Looks good, but I see a bit of data that needs scrubbing in the locations ... "USA, Texas" vs. "USA, TX" for one, plus a few others scattered around. Nice improvement though!

John Buckman

I see a bit of data that needs scrubbing in the locations

Whoops, you're right. I think I've fixed all the mistakes now.

-john

Nathan Jones

Still confused...

1. What are the risks to non-USA customers using non-USA music? That a collection agency in a different country might get upset?

2. "... never mix in unlicensed music from other sources." But mixing with licensed music from other sources should be okay, right?

John Buckman

1. What are the risks to non-USA customers using non-USA music? That a collection agency in a different country might get upset?

First, the issue only applies to people playing music in a public space, as this falls under a monopoly collections agency in every country I know of. For example, clothing stores need to pay performing rights agency fees to play any music in their stores. This problem doesn't apply to other uses of licensed music.

The only risk is if you're trying to avoid paying their fees. The way the system works is that each agency has its own contracts with the musicians in its country, and each contract has different terms. In the USA, the contract allows musicians to do their own deals, such as with Magnatune.

So... the "risk" is simply that if you have a public space and you play licensed music from Magnatune that isn't from the USA, your local collections agency may not recognize your license and may insist you pay their fees.

2. "... never mix in unlicensed music from other sources." But mixing with licensed music from other sources should be okay, right?

Again, this is only for public spaces, such as restaurants and clothing stores. Most performing rights collection agencies have a simple fee structure that says "if you play any music that we can collect on, even just one song, you pay the same fee as if you played nothing but songs we can collect on"

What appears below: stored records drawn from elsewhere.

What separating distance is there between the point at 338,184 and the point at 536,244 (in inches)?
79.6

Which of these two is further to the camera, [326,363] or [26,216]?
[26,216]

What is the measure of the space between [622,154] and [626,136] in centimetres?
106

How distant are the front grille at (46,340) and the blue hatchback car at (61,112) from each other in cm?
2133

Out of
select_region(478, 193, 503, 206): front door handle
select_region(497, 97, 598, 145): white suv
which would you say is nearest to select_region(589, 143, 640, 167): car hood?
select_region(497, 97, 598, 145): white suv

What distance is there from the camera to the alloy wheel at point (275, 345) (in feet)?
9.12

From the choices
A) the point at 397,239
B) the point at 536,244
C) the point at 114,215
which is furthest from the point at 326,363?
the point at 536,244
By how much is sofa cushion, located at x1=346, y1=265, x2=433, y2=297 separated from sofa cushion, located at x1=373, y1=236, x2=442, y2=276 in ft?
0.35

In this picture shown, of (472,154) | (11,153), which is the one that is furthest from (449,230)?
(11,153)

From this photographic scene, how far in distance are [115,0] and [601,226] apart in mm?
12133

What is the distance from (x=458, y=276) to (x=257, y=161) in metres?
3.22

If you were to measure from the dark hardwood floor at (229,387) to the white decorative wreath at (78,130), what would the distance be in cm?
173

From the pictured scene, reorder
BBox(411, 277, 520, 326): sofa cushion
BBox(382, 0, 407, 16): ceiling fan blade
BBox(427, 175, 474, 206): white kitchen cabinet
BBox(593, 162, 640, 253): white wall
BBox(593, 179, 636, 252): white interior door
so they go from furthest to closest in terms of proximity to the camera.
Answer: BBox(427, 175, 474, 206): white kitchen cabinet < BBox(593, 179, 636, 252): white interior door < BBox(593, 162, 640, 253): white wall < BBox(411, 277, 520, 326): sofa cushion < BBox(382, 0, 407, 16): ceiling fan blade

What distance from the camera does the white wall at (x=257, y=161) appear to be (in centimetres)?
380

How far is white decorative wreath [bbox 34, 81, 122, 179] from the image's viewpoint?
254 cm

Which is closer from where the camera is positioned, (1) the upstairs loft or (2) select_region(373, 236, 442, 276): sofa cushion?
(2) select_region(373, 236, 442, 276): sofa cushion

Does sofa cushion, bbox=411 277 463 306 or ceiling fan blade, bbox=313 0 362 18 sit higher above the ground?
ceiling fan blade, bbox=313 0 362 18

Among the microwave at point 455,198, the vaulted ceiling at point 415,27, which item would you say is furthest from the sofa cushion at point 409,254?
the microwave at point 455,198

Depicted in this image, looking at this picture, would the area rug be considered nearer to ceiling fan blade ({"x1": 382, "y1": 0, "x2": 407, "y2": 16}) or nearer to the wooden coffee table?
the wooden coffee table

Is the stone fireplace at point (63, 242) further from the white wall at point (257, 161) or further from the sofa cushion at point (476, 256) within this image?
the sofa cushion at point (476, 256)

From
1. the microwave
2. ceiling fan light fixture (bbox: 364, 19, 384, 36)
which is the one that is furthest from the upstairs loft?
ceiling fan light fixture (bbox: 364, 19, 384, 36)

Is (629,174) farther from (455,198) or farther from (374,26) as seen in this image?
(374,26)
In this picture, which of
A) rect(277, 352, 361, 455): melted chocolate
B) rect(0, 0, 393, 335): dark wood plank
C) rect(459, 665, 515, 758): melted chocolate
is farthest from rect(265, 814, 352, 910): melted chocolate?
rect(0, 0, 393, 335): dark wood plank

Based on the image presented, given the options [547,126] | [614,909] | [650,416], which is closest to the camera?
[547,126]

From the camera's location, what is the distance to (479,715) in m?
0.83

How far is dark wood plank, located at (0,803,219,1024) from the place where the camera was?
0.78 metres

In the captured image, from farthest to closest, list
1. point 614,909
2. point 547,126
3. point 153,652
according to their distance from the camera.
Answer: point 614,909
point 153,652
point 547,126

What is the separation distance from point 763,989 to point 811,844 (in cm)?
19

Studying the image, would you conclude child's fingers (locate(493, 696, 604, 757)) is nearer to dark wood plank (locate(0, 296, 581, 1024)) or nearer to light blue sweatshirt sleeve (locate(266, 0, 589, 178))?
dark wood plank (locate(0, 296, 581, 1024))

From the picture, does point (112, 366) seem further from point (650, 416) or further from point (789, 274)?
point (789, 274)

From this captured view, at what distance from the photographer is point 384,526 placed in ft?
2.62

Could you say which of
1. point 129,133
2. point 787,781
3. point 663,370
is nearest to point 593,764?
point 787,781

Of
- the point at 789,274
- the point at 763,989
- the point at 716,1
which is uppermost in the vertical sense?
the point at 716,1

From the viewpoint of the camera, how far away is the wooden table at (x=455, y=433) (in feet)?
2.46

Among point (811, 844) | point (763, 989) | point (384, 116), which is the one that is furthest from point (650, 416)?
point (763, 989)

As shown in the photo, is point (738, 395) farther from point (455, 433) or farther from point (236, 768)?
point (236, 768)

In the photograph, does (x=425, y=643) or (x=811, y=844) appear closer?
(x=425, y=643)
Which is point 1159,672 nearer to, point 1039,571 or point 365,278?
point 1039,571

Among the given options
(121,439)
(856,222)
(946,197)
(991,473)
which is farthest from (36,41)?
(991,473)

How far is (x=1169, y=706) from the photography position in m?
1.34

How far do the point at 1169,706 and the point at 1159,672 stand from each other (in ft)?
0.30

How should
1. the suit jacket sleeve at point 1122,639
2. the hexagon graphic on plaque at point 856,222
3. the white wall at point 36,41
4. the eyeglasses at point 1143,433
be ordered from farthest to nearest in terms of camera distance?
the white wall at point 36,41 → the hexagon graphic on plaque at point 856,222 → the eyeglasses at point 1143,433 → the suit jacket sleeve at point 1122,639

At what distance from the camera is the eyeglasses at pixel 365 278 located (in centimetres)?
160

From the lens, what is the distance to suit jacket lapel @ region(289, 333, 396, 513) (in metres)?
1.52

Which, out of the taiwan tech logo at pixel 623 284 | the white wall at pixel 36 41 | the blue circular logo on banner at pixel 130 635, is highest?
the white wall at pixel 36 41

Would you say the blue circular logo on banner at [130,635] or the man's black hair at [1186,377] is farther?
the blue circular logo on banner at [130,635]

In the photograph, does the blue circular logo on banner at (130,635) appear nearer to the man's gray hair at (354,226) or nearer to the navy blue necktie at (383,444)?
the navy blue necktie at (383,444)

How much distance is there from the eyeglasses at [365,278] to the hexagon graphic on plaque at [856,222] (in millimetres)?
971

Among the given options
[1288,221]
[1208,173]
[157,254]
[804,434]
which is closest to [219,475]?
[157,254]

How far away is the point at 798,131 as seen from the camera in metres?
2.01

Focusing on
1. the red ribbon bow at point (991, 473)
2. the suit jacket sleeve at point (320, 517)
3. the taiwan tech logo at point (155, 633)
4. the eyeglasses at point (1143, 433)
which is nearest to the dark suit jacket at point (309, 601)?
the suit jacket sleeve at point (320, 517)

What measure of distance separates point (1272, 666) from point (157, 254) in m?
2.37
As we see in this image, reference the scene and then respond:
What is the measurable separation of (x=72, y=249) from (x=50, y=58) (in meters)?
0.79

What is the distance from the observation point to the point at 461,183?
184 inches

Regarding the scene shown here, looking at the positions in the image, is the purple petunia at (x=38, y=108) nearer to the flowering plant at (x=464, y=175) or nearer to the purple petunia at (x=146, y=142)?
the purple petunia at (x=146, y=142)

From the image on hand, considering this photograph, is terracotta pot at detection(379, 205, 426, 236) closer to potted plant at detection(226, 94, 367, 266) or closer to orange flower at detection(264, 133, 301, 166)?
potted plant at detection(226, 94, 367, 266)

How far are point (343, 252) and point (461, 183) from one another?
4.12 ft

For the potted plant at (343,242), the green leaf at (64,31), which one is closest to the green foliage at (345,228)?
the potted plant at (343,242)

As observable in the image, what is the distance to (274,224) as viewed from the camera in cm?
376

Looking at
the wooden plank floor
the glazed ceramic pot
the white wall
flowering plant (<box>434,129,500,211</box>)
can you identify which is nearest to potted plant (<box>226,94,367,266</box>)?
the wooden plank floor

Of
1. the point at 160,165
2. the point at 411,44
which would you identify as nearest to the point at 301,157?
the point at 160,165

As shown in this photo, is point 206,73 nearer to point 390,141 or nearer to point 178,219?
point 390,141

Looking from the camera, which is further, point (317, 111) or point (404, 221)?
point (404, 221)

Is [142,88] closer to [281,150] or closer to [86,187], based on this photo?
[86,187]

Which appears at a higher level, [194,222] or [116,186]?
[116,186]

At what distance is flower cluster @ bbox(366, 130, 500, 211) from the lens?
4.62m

If you play music that you licensed elsewhere, make sure that it's performing-rights-royalty-free, otherwise you may have to pay the full fee to your performing rights agency.

Steph Wills

I like it. Any chance of linking the artist location to Google Maps as well? For example:

Location of artist: Edinburgh, Scotland (Google Map)

John Buckman

Any chance of linking the artist location to Google Maps as well? For example:

That's not overkill? That's useful?

Steph Wills

I don't see it as overkill. And while I'm not sure how useful it is, it's certainly convenient. But maybe it's just me.

Ryan Sawhill

I wouldn't call it overkill; more a waste of someone's (i.e. John's) time. I love me some gmaps just as much as the next person, and so if it's super-easy for you to implement, sure. I really think it's just not necessary though.